Companies turn to marketing firms, too, like MDR, which has seen demand soar for data that describe how schools are falling short, broken out by grade, subject and employee.

“There are a lot more publishers that are building around math and reading, specifically aiming to prove they can improve test scores,” said Mike Subrizi, vice president of database operations at MDR. “That wasn’t in the dialogue before No Child Left Behind.”

The growth is likely to continue for some vendors. A new federal estimate shows that only 233,000 of 1.4 million eligible children took advantage of free tutoring in the 2003-04 school year.

Federal tutoring business represents just 1 percent of revenue for Huntington Learning Centers, one of the nation’s large providers.

“The critics who are out there think a lot of companies are benefiting financially from NCLB, which is not the case,” said Julie DeLucca, Huntington’s director of school services.

Still, it’s not pennies.

Minnesota-based PLATO Learning, approved for the federal tutoring program in 45 states, had revenues of $3.7 million from that work last year.
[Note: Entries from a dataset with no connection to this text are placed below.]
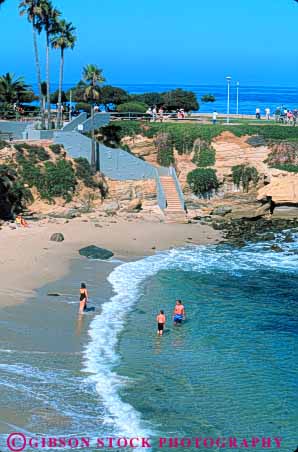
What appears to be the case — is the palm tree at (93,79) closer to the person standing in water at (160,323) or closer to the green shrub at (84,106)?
the green shrub at (84,106)

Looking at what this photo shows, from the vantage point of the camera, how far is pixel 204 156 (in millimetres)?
53594

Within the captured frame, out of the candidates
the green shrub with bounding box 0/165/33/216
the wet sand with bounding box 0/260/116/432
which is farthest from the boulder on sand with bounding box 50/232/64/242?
the wet sand with bounding box 0/260/116/432

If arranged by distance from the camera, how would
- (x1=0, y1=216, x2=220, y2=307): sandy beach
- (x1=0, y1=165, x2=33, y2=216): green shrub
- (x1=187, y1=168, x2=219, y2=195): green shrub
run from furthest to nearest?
1. (x1=187, y1=168, x2=219, y2=195): green shrub
2. (x1=0, y1=165, x2=33, y2=216): green shrub
3. (x1=0, y1=216, x2=220, y2=307): sandy beach

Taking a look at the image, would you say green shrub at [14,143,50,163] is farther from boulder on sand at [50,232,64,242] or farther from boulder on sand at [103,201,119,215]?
boulder on sand at [50,232,64,242]

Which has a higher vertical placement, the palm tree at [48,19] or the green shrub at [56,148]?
the palm tree at [48,19]

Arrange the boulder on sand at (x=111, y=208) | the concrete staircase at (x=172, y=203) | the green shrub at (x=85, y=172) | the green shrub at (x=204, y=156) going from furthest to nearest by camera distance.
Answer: the green shrub at (x=204, y=156)
the green shrub at (x=85, y=172)
the concrete staircase at (x=172, y=203)
the boulder on sand at (x=111, y=208)

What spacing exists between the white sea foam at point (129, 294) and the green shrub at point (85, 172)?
10427 millimetres

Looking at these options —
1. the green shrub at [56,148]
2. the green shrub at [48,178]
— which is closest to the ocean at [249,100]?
the green shrub at [56,148]

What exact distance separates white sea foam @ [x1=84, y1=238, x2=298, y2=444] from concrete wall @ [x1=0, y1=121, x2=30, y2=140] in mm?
15981

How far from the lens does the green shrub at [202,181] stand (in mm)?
51531

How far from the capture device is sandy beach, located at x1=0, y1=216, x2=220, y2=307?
32.0 m

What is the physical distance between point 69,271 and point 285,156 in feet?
80.3

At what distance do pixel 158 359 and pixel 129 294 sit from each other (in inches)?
297

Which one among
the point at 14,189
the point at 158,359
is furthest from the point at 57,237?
the point at 158,359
Baltimore-based Catapult Learning, whose Education Station subsidiary provides tutoring in 25 states, estimates districts will spend $500 million this year nationwide.

Act drives spending

The federal government is a minority player when it comes to paying for education. It does not oversee how schools spend state and local money, a big chunk of the nearly $22 billion that private education companies reaped last year.

However, the federal act drives how schools spend all public money on private services, because schools are scrambling to raise test scores and train teachers as the law demands.
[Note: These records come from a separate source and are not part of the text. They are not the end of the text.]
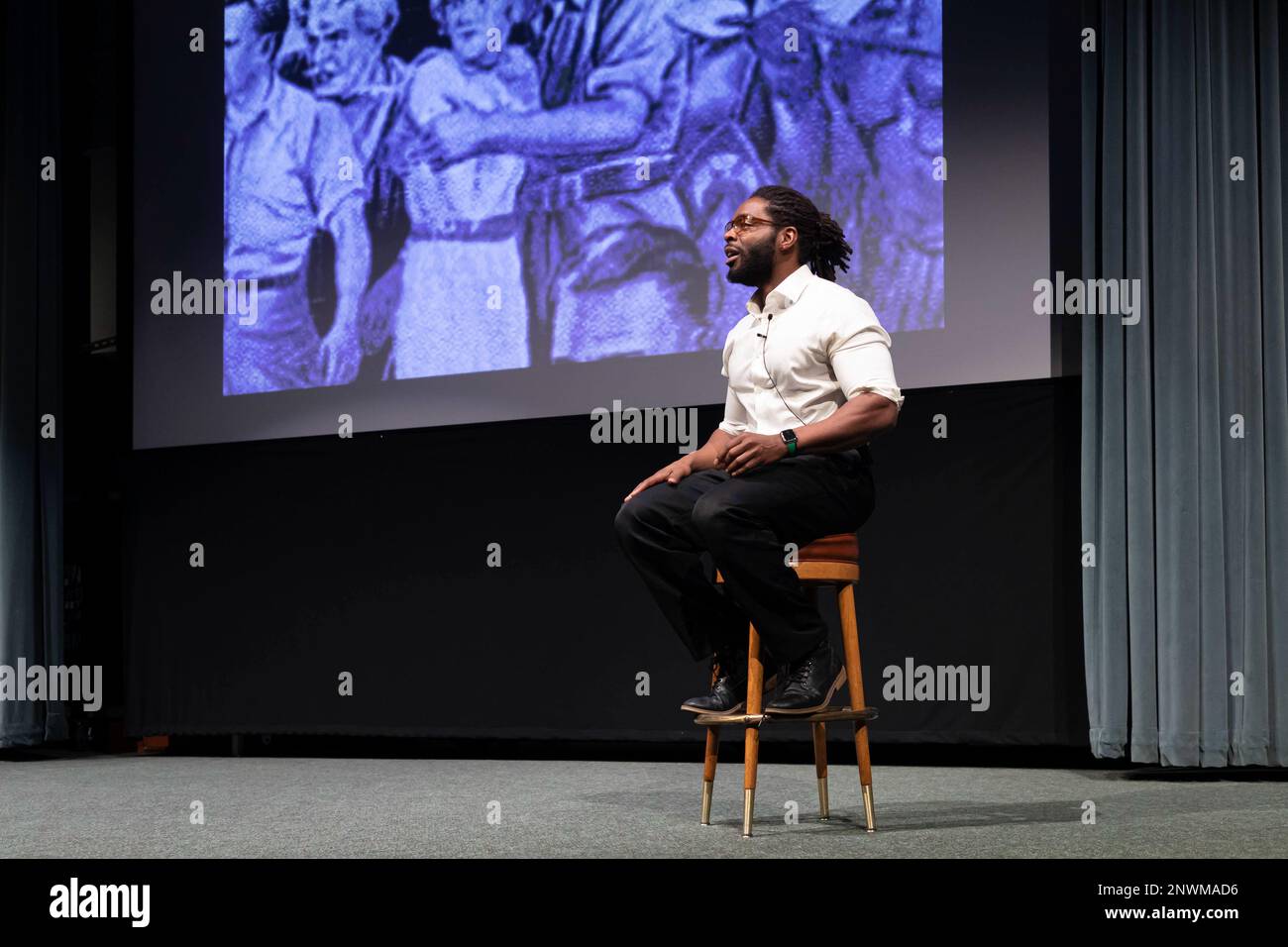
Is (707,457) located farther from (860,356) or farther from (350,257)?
(350,257)

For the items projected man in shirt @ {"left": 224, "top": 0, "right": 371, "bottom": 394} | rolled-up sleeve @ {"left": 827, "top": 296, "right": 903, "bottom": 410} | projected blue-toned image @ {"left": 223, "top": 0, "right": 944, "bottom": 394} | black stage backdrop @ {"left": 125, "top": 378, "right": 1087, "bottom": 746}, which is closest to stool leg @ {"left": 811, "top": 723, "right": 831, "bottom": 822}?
rolled-up sleeve @ {"left": 827, "top": 296, "right": 903, "bottom": 410}

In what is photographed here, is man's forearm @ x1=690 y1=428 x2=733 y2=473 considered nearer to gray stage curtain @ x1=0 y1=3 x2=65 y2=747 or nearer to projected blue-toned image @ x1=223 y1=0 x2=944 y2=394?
projected blue-toned image @ x1=223 y1=0 x2=944 y2=394

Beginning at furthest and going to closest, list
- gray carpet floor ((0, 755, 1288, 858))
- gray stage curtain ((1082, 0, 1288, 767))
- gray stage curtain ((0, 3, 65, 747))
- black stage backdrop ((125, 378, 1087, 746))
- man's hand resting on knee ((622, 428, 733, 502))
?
1. gray stage curtain ((0, 3, 65, 747))
2. black stage backdrop ((125, 378, 1087, 746))
3. gray stage curtain ((1082, 0, 1288, 767))
4. man's hand resting on knee ((622, 428, 733, 502))
5. gray carpet floor ((0, 755, 1288, 858))

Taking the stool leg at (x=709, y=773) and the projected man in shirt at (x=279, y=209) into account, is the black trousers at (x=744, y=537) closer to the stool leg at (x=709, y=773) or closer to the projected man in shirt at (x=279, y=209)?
the stool leg at (x=709, y=773)

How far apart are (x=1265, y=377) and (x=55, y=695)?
4.21 m

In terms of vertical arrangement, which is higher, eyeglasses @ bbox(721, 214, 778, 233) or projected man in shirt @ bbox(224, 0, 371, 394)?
projected man in shirt @ bbox(224, 0, 371, 394)

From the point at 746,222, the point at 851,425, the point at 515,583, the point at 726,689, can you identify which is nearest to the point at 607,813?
the point at 726,689

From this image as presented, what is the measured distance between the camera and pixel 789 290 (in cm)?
249

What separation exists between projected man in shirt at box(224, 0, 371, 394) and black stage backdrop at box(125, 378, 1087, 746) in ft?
1.03

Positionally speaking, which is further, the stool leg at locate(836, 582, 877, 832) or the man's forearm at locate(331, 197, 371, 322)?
the man's forearm at locate(331, 197, 371, 322)

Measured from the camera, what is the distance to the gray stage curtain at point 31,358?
4.69m

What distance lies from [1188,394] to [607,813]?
1.97m

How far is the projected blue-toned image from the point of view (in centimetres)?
379
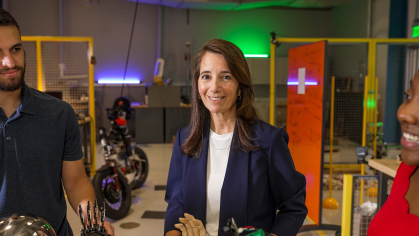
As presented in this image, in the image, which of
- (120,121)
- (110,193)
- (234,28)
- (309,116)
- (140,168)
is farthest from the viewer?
(234,28)

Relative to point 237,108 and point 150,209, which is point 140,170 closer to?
point 150,209

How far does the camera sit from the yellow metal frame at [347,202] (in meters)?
2.27

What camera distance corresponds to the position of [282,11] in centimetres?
1090

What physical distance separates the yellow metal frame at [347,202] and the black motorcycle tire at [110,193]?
8.24 feet

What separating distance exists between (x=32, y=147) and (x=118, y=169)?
9.14 ft

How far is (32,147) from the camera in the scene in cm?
134

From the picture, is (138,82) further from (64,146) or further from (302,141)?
(64,146)

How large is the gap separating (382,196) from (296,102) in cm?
153

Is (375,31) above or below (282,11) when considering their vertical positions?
below

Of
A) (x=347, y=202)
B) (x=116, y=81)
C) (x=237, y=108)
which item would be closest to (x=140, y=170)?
(x=347, y=202)

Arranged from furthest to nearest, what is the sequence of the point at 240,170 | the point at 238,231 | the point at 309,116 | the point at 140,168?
the point at 140,168
the point at 309,116
the point at 240,170
the point at 238,231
The U.S. Education Department sends teams to states and districts to monitor federal spending, said spokesman Kevin Sullivan. But states have the primary job of making sure schools are spending dollars properly on making the law work.

Some experts say the law has hurt the education marketplace by putting so much focus on two subjects: reading and math. Many schools also won’t buy unless a company can prove its service is backed by “scientifically based research,” as the law requires.

As president of the School Market Research Institute, Bob Stimolo helps companies sell their products to schools. His advice: Keep your perspective, pay attention to your base business and be aware that No Child Left Behind may be replaced.

“We know that George W. has only got a couple of years left,” Stimolo said. “Then what happens? Is that the end of No Child Left Behind? Did we spend all that money for nothing? That’s the uncertainty we’re dealing with.”